Bunch ran a pro style offense during his first year in Lincoln, but the adjustment to the tempo offense wasn’t hard for him.
“That’s all we used to at my high school in Tennessee,” Bunch said. “We just ran tempo all day. It feels natural.”
He had developed a relationship with the previous coaching staff, but Frost’s hiring didn’t cause him to seek other options.
“I think everybody in the country wants to play for Coach Frost,” Bunch said. “So, if he’s coming here, then I’m not leaving.”
Gebbia is thought by many to be the early favorite amongst the QBs, possibly due to his running ability. He finished his high school career with 542 rushing yards and 20 touchdowns.
At 6-foot-3 and 185 pounds, size is the first spot where Frost would like to see Gebbia make some gains.
“I think more than speed, it’s getting him bigger and stronger so he can take the hits and do those types of things,” Frost said. “We’re going to ask the guys to carry the ball some, and there’s big guys in (the Big Ten).”
His real strength was his arm. Gebbia threw for 13,109 career passing yards, which is the second-most in the history of the prestigious Calabasas High School in California. He also threw 141 touchdowns.
Gebbia will be able to show off his arm in this offense as well, but he’s surprised himself a little this spring with how well he’s been able to run.
“I didn’t do a whole lot of running in high school, but when I did, I felt like I always got us 8-10 yards,” Gebbia said. “When I had to run, I was able to. I kind of want to do that again. Hopefully, just get the ball in the play markers’ hands and then go play. Then, if I have to go run out there and make a play, then I guess I will, too.”
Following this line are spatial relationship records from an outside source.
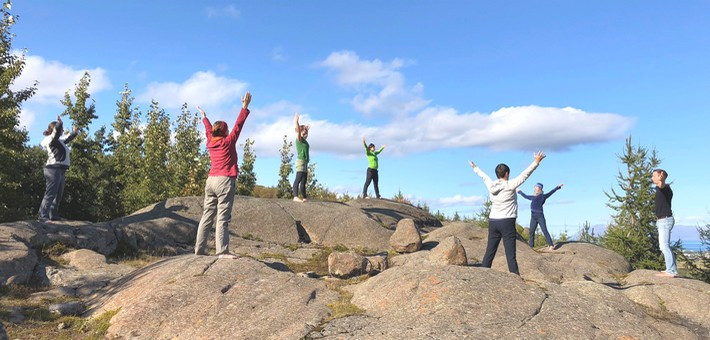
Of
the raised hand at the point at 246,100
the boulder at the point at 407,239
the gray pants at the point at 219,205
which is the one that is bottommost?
the boulder at the point at 407,239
The annual Red-White scrimmage is only 10 days away, and Frost says he and the coaching staff are close to determining how the game will be run and what format will be used.
“There’s 90,000 people coming and I want to put on the best show that we can and show people the progress,” Frost said. “Spring games are more for the fans than they are the coaches. By that time, we’ll have 13 practices under our belt and a lot of decisions made about who’s playing well and who isn’t.”
Nebraska will hold its 15th and final practice sometime shortly after the spring game. Probably on the following Tuesday. Frost said that time will be used to practice and to teach the team how captain’s practices and 7-on-7 drills will be run during the summer.
Offensive line coach Greg Austin said Saturday’s practice was the offensive line’s “biggest day of adversity,” but Frost saw stronger play from that unit on Tuesday.
“I think today was our best day (on the O-line),” Frost said. “It was tough out there today. It was a long practice. We put them through a lot. They’re working hard out there, getting a lot of reps. I saw What I want to see more of is guys with the grit and grime that get a look in their eyes and say I’m not going to lose no matter what. They’ve got to understand it’s on the line every time we’re out there.
“I want the whole team to do it. It can’t be a part time thing. Nebraska Football is built on guys that won’t quit, won’t give up and refuse to lose. We’ve got some of it, and we need to build more of it.”
Sophomore tight end Jack Stoll was named as one of the players who’s been bringing that attitude on a consistent basis. Senior left guard Jerald Foster was named as someone who’s been a leader, as was junior linebacker Will Honas.